“Stark will have to live up to the legacy of Judge O’Malley, who has gained a reputation for writing decidedly pro-patent opinions and likely will be missed by the IP community.”
Judge Leonard Philip Stark was confirmed by the U.S. Senate yesterday to be the next judge on the U.S. Court of Appeals for the Federal Circuit, replacing Judge Kathleen O’Malley. O’Malley announced in July of last year that she will officially retire on March 11, 2022.
Stark was confirmed by a vote of 61-35, which is reportedly one of the most bipartisan votes so far during President Joe Biden’s administration.
Stark was nominated in November 2021. He has served as a judge on the United States District Court for the District of Delaware since 2010 and was Chief Judge for the District of Delaware from July 2014 to June 2021. He also served as a magistrate judge for the district of Delaware from 2007-2010 and as an Assistant United States Attorney in the United States Attorney’s Office for the District of Delaware, where he worked in both the criminal and civil divisions. He worked in private practice between 1997 and 2001 at Skadden, Arps, Slate, Meagher & Flom LLP, and served as a law clerk for Judge Walter Stapleton on the United States Court of Appeals for the Third Circuit from 1996 to 1997.
The Senate Judiciary Committee approved Stark’s nomination by a vote of 16-6 last month. He had strong support from Senator Chris Coons (D-DE), who said he has “tremendous experience as a district court judge,” and has presided over thousands and thousands of patent cases, making him ideal for the spot.
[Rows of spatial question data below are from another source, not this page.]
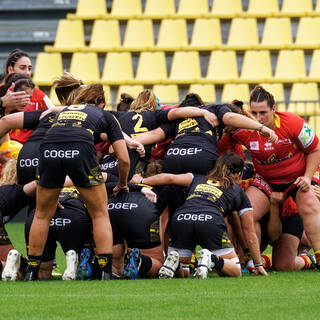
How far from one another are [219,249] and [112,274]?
2.64 ft

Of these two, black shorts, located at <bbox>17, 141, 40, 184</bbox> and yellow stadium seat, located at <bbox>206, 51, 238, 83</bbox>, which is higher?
yellow stadium seat, located at <bbox>206, 51, 238, 83</bbox>

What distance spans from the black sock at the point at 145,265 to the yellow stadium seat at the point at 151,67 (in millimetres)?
8284

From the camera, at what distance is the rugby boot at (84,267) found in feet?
19.0

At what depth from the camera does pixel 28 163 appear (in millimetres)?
6359

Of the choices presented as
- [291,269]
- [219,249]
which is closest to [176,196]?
[219,249]

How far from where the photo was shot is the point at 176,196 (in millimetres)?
6336

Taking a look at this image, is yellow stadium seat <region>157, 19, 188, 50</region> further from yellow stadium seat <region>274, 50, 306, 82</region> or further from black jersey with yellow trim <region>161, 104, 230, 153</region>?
black jersey with yellow trim <region>161, 104, 230, 153</region>

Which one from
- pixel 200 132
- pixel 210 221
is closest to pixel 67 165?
pixel 210 221

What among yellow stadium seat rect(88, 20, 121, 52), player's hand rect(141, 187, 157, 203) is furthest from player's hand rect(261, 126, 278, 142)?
yellow stadium seat rect(88, 20, 121, 52)

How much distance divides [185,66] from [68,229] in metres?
8.35

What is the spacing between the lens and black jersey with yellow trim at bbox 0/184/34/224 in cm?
607

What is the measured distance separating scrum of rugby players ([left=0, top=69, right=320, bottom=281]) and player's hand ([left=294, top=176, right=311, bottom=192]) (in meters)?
0.03

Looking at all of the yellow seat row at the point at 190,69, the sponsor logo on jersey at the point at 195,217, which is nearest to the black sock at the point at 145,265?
the sponsor logo on jersey at the point at 195,217

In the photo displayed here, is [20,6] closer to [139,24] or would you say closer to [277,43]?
[139,24]
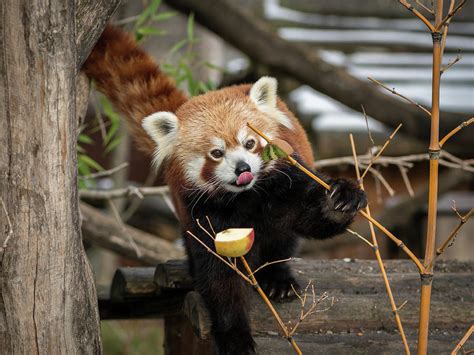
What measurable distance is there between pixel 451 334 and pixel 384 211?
3518 mm

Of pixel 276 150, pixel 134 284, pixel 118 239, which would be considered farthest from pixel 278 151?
pixel 118 239

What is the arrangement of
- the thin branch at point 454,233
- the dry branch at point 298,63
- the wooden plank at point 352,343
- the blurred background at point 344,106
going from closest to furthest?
the thin branch at point 454,233 < the wooden plank at point 352,343 < the dry branch at point 298,63 < the blurred background at point 344,106

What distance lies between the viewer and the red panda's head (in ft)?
9.21

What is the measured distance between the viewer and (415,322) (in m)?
2.94

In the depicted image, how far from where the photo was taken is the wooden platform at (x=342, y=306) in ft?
9.05

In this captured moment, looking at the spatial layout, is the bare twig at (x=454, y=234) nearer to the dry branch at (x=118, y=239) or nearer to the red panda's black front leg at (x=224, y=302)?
the red panda's black front leg at (x=224, y=302)

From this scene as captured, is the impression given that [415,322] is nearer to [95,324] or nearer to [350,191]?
[350,191]

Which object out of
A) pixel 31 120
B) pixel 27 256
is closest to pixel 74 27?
pixel 31 120

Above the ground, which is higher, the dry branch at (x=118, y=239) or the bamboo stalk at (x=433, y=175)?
the bamboo stalk at (x=433, y=175)

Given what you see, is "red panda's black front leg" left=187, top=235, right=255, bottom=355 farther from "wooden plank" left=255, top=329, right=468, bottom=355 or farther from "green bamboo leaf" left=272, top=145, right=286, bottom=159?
"green bamboo leaf" left=272, top=145, right=286, bottom=159

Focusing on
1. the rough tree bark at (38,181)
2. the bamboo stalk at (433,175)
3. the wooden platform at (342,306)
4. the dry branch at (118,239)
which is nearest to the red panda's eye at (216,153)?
the wooden platform at (342,306)

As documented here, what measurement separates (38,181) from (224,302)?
884 millimetres

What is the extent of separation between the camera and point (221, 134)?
2891mm

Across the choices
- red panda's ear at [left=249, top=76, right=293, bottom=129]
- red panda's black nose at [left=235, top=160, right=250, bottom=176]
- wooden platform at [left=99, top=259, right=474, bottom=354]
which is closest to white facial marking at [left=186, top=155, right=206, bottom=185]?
red panda's black nose at [left=235, top=160, right=250, bottom=176]
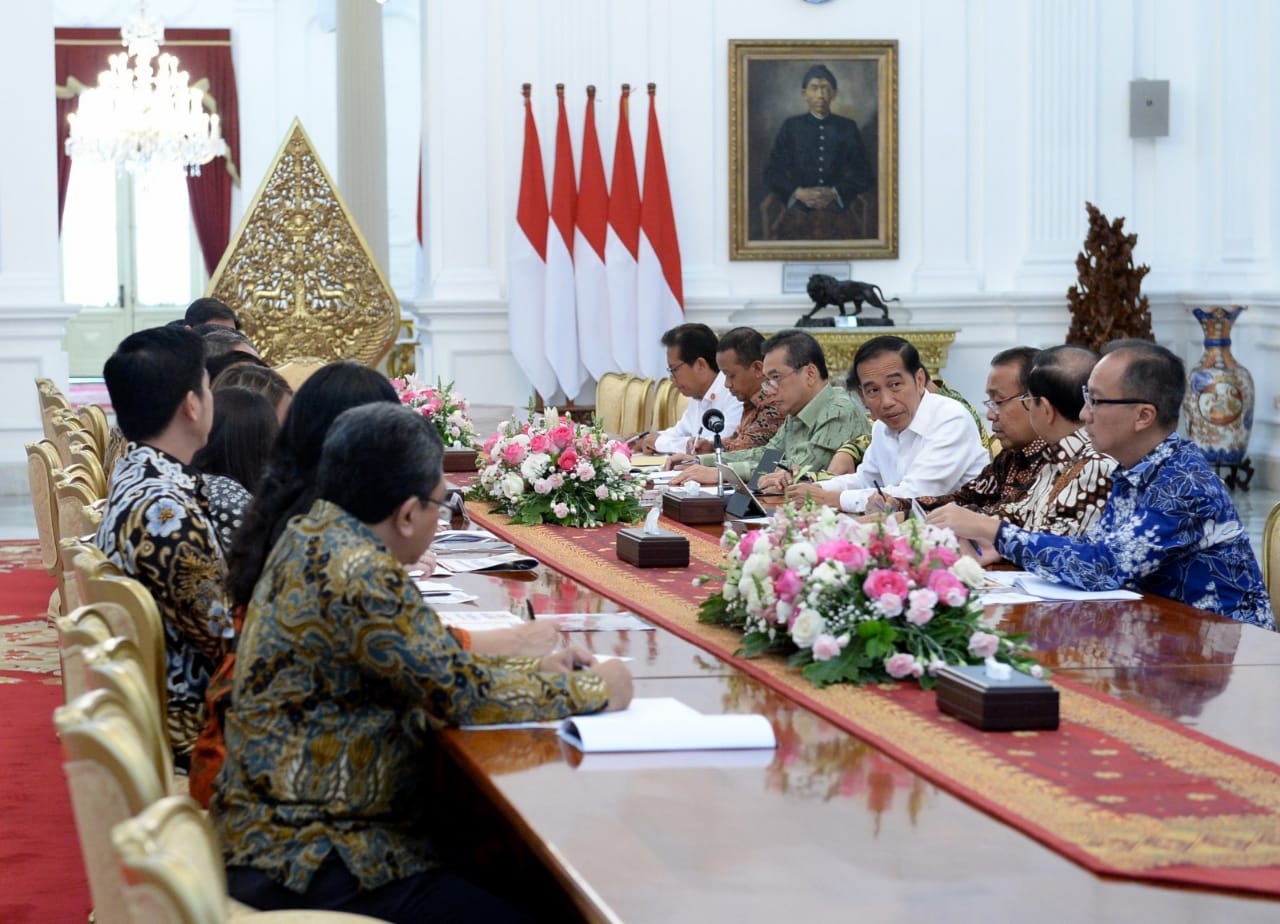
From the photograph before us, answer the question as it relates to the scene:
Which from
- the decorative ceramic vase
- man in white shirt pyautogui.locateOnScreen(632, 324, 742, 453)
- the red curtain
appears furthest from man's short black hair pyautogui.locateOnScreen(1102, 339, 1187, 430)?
the red curtain

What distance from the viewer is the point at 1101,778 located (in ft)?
7.59

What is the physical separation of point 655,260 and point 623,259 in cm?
21

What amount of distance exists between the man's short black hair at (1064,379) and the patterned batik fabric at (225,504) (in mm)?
2033

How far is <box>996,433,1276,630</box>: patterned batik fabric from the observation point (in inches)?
147

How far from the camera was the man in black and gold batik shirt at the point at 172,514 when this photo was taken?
10.9 ft

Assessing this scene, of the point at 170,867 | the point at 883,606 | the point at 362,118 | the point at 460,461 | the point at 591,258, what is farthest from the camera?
the point at 362,118

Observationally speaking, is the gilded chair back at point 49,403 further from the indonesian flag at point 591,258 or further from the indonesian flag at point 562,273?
the indonesian flag at point 591,258

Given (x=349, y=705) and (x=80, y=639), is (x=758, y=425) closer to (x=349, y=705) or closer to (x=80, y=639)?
(x=349, y=705)

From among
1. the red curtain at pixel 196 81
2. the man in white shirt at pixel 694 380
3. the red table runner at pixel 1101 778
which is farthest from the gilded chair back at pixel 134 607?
the red curtain at pixel 196 81

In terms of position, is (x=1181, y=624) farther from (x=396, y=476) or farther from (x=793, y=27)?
(x=793, y=27)

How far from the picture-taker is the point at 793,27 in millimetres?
11422

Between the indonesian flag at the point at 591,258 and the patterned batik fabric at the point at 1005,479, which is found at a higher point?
the indonesian flag at the point at 591,258

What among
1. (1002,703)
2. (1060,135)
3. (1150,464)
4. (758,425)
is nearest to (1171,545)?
(1150,464)

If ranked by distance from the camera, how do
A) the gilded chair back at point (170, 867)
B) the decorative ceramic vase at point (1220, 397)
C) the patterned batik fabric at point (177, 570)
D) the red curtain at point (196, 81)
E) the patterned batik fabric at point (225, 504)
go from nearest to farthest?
1. the gilded chair back at point (170, 867)
2. the patterned batik fabric at point (177, 570)
3. the patterned batik fabric at point (225, 504)
4. the decorative ceramic vase at point (1220, 397)
5. the red curtain at point (196, 81)
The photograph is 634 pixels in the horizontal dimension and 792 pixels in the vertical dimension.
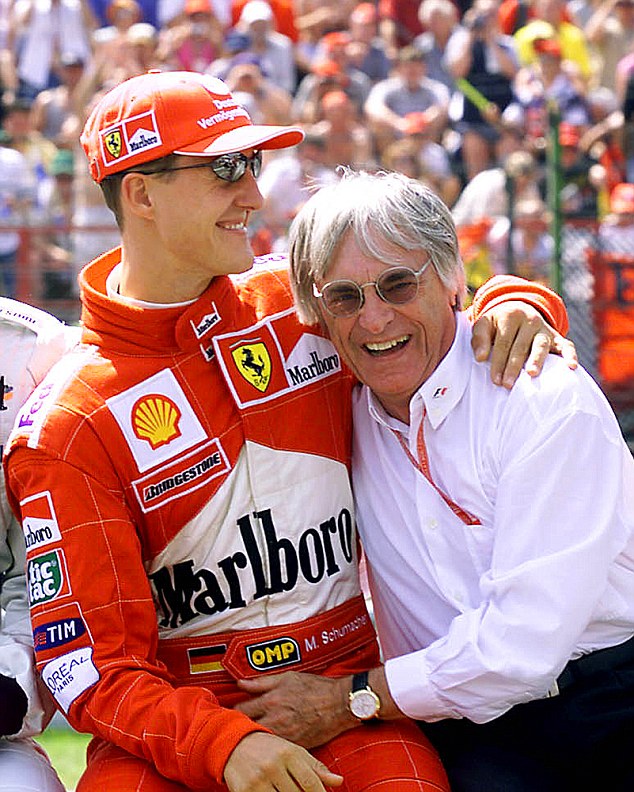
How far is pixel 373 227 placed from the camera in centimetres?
313

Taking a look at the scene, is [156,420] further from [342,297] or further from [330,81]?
[330,81]

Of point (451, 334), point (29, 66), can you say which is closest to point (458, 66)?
point (29, 66)

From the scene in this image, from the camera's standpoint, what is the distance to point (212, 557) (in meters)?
3.21

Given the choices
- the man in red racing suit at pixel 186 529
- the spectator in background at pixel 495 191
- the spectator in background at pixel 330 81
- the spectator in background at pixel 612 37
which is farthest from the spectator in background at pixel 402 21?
the man in red racing suit at pixel 186 529

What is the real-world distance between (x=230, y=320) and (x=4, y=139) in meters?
7.30

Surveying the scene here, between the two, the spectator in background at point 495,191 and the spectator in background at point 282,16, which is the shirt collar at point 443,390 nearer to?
the spectator in background at point 495,191

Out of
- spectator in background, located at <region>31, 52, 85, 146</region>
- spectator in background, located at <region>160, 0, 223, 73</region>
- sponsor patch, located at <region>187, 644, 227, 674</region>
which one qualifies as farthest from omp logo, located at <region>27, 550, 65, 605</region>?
spectator in background, located at <region>160, 0, 223, 73</region>

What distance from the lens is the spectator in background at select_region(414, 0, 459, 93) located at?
11750 millimetres

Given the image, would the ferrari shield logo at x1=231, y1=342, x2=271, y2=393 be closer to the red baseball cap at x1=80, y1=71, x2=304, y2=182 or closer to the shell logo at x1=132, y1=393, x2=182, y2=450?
the shell logo at x1=132, y1=393, x2=182, y2=450

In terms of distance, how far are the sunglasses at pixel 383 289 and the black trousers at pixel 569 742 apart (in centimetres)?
90

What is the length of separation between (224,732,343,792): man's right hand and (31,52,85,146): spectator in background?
8699mm

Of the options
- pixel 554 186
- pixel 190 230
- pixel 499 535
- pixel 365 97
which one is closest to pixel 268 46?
pixel 365 97

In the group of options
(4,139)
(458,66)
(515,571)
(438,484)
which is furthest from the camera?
(458,66)

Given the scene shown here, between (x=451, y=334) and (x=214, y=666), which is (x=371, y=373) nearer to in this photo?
(x=451, y=334)
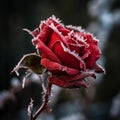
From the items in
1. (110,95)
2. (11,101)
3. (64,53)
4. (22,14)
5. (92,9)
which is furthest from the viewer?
(22,14)

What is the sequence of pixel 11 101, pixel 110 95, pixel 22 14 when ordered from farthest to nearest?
1. pixel 22 14
2. pixel 110 95
3. pixel 11 101

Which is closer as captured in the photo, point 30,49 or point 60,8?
point 30,49

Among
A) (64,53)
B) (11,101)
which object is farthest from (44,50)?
(11,101)

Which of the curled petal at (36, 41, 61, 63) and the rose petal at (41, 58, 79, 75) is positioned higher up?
the curled petal at (36, 41, 61, 63)

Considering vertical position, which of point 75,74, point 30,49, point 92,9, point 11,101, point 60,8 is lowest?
point 75,74

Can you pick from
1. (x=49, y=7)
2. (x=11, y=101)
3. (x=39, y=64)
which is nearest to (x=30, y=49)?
(x=49, y=7)

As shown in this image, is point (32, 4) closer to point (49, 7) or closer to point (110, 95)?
point (49, 7)

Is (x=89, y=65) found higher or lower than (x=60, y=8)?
lower

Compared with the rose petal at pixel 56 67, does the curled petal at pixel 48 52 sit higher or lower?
higher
During Stark’s confirmation hearings in December, Senator Dick Durbin (D-IL) and Senator Chuck Grassley (R-IA) asked him about his approach to deciding cases, which Stark explained involves starting with the text to see if it is “unambiguous,” then moving to binding Supreme Court and Court of Appeals precedent if there is ambiguity. If that still doesn’t answer the questions, Stark said he may look to other non-binding circuits, and even persuasive opinions from district court judges. “If all of that doesn’t answer the question, then I will turn to other canons of statutory construction and that could include consideration of legislative history.”
When Coons asked Stark how his background will help him on the CAFC, Stark replied that he will bring with him the recognition of how challenging it is to put together a reviewable record in a patent case. “The technology is always complex, the facts are very challenging. Patent litigators often disagree with each other, so I estimate that in a typical patent case that goes to trial I make many hundreds of decisions, or even more than 1,000, and typically only a handful of those issues get appealed to the Federal Circuit, so I’ll bring an understanding of the context in which those issues arise.”
Stark will now be the only judge on the CAFC with trial court experience. He will have to live up to the legacy of Judge O’Malley, who was confirmed to the CAFC on March 10, 2010. She was nominated by President Barack Obama to succeed Alvin Schall, and previously served on the United States District Court for the Northern District of Ohio. She has gained a reputation for writing decidedly pro-patent opinions and likely will be missed by the IP community.
This is Biden’s second Federal Circuit nominee to be confirmed. He nominated Tiffany Cunningham in March of 2021, and she was confirmed to the court in July. Cunningham replaced Judge Evan J. Wallach, who retired from active service and assumed senior status on May 31, 2021, after 10 years of service with the court.